ADEUS, LEITO 16! O FUNIL
Depois de idas e vindas ao hospital, minha mãe, por fim, ficou internada com uma pielonefrite bem agravada.
Inúmeras pessoas foram informadas. Apenas algumas se preocuparam a ponto de mandar mensagens diárias para saber do estado de saúde dela. Surpreendentemente, pessoas que conheci na sala de espera do hospital, com as quais não havia qualquer vínculo anterior.
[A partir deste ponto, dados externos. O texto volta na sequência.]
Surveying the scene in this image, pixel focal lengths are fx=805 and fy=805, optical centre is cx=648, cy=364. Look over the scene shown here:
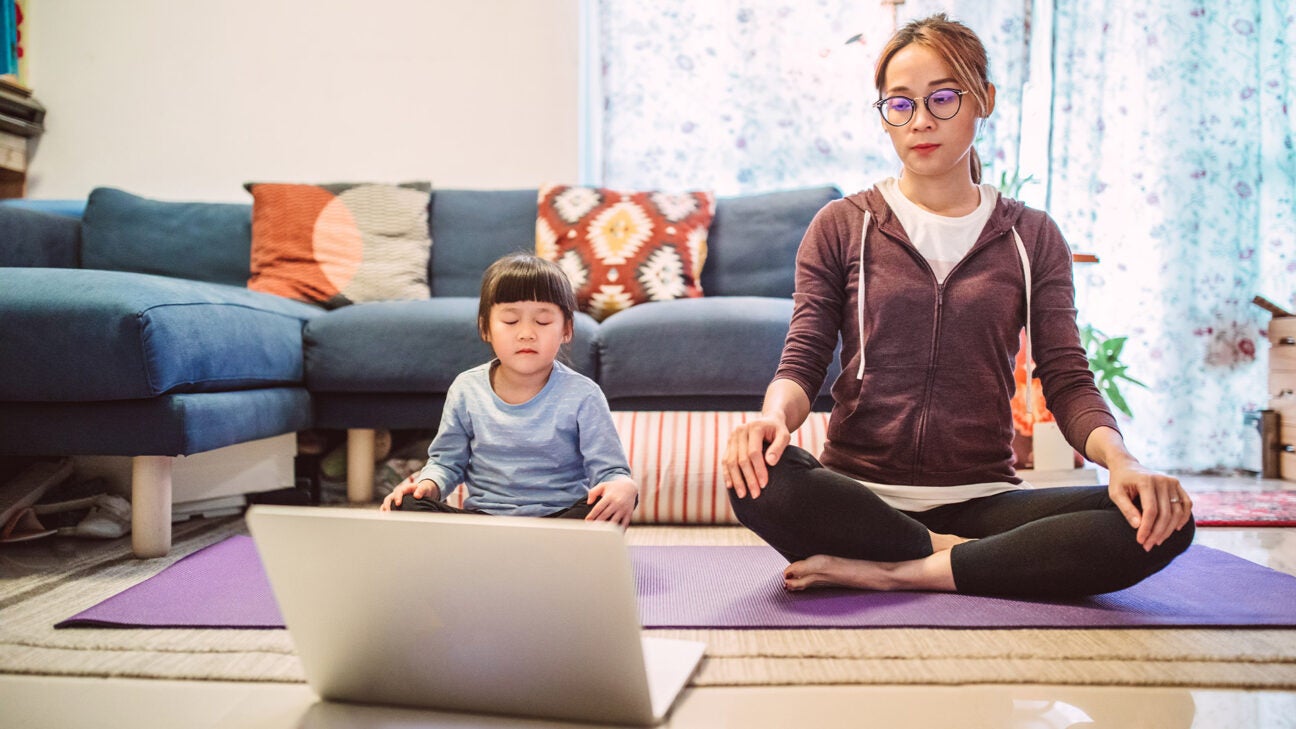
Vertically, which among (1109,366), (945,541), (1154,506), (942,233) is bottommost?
(945,541)

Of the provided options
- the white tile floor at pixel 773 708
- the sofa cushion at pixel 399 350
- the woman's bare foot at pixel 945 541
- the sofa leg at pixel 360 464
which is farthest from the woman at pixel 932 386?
the sofa leg at pixel 360 464

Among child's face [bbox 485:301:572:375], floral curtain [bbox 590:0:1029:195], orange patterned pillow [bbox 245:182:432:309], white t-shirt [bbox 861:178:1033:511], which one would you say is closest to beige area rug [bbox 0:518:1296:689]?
white t-shirt [bbox 861:178:1033:511]

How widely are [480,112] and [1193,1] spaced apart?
98.7 inches

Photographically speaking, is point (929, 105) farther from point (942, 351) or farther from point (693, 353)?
point (693, 353)

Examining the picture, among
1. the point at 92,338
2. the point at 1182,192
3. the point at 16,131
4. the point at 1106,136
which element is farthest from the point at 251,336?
the point at 1182,192

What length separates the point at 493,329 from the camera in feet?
4.33

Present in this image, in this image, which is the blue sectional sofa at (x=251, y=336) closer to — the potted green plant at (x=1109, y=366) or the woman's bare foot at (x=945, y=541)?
the woman's bare foot at (x=945, y=541)

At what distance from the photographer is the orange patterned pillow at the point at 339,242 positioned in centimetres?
232

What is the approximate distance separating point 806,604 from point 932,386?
1.21 feet

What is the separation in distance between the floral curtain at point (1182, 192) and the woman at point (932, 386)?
1893 millimetres

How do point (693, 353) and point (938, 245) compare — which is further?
point (693, 353)

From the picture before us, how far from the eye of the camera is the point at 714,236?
2.46 meters

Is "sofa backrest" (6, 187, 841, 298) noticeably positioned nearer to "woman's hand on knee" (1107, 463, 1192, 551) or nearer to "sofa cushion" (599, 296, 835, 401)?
"sofa cushion" (599, 296, 835, 401)

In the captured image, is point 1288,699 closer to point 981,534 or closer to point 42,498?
point 981,534
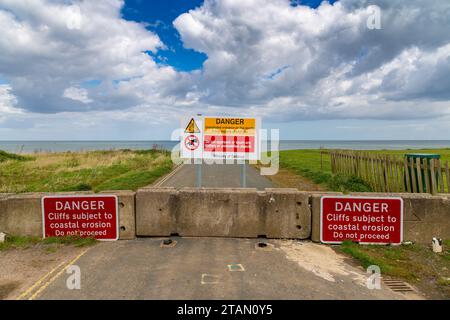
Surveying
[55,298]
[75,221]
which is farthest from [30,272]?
[75,221]

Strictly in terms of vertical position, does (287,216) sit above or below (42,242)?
above

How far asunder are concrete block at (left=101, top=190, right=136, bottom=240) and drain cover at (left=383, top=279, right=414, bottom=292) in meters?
4.83

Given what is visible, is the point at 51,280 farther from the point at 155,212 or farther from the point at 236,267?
the point at 236,267

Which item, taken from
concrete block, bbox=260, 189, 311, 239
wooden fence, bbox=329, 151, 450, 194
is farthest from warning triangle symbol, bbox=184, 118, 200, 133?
wooden fence, bbox=329, 151, 450, 194

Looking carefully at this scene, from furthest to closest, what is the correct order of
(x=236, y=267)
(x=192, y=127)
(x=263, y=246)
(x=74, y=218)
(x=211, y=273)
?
(x=192, y=127) < (x=74, y=218) < (x=263, y=246) < (x=236, y=267) < (x=211, y=273)

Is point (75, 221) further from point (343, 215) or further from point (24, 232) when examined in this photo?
point (343, 215)

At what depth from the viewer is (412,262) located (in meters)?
5.49

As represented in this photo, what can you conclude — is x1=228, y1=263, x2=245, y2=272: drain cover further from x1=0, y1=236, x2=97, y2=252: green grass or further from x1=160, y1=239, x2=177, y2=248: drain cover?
x1=0, y1=236, x2=97, y2=252: green grass

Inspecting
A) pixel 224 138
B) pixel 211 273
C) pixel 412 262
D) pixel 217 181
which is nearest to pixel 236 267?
pixel 211 273

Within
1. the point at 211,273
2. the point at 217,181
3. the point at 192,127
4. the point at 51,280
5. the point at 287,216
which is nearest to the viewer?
the point at 51,280

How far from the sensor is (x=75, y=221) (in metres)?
6.54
Entramos num domingo, saímos numa sexta. No status de Whatsapp fiz duas publicações, a primeira dizia:
É na hora da dificuldade que a gente sabe quem é quem. Quem se importa, quem se interessa, quem ama com o amor de Jesus. Ou seja, amor prático.
A segunda publicação, foi apenas uma foto com o número do leito e a legenda: "Adeus, leito 16!'
A primeira publicação, visualizada por 22 pessoas.
A segunda, por 17, incluindo parentes.
Apenas duas pessoas perguntaram o que houve.
Como única filha capaz de cuidar da minha mãe, eu teria que passar todos esses dias dormindo e acordando no hospital, posto que minha outra irmã é falecida.
Pois bem, desamparada por muitos, mas não por todos, pois Deus sempre faz murta brotar no deserto quando necessário. Então, Ele enviou duas pessoas, a primeira não pode ficar, porque seria uma idosa tomando conta de outra, mesmo assim senti-me abraçada pela intenção e dispensação dela. A segunda se dispôs para ficar em meu lugar à noite durante todos esses dias, pessoa essa que terá minha eterna gratidão.
Contudo, ninguém sabia disso, nem procurou saber, em todo caso teria sido eu absolutamente a ficar no hospital a julgar pelo apoio que não recebi.
Mas, o que sempre me choca e entristece é o funil.
Quando tudo está bem, as pessoas enviam mensagens diárias, áudios de bom dia, etc., mas a dificuldade se mostra como um funil muito rígido e aí, às vezes, a pessoa só pode contar com uma única alma capaz de se envolver de verdade, ainda bem que pelo menos uma se envolveu.
Se muitas pessoas tivessem a chance de passar uma semana num hospital talvez saíssem mais humanas, porque é sem dúvida alguma um grande aprendizado.
Nesse meu "estágio" da vida, vi pessoas desamparadas quando mais precisavam. Pessoas que não tinham condição de pegar um copo d'água pra si. Vi pessoas que largaram todos em busca de melhor oportunidade e, agora, estavam absolutamente sozinhas sem condição de por o pé no chão e sem poder avisar a parentes todos em outra cidade. Vi como a escala de dor é relativa, e que , portanto, não dá para julgar a dor do outro pela sua própria capacidade de resistir à ela. Vi que o tribunal humano já nasceu falido, e que o martelo da sentença que geralmente é de condenação, deveria bater mais forte para absolvição. Vi pessoas se negarem a descansar, agravando assim a enfermidade. Vi como uma mente teimosa pode ser destrutiva, enfim, vi gente morrer na minha frente, sem que pudesse ajudar em mais nada.
Vi como literalmente nem sempre há tempo para despedidas.
Vi muitas coisas, não saí mais amarga dessa minha imersão forçada, mas de algum.modo sai mais humana do que pensei ser capaz. Saí dolorida fisicamente e emocionalmente por ver e viver na pele o desinteresse justamente daqueles que demonstravam algum afeto, mas que na prática foram Ninguém.
No entanto, aprendi a confiar mais em Deus, e Ele trouxe tudo que precisei.
Concluindo, mas não deprimindo, apenas constatando, precisamos sempre esperar mais de Deus e muito pouco das pessoas, pois a maioria desconhece o que é o verdadeiro amor.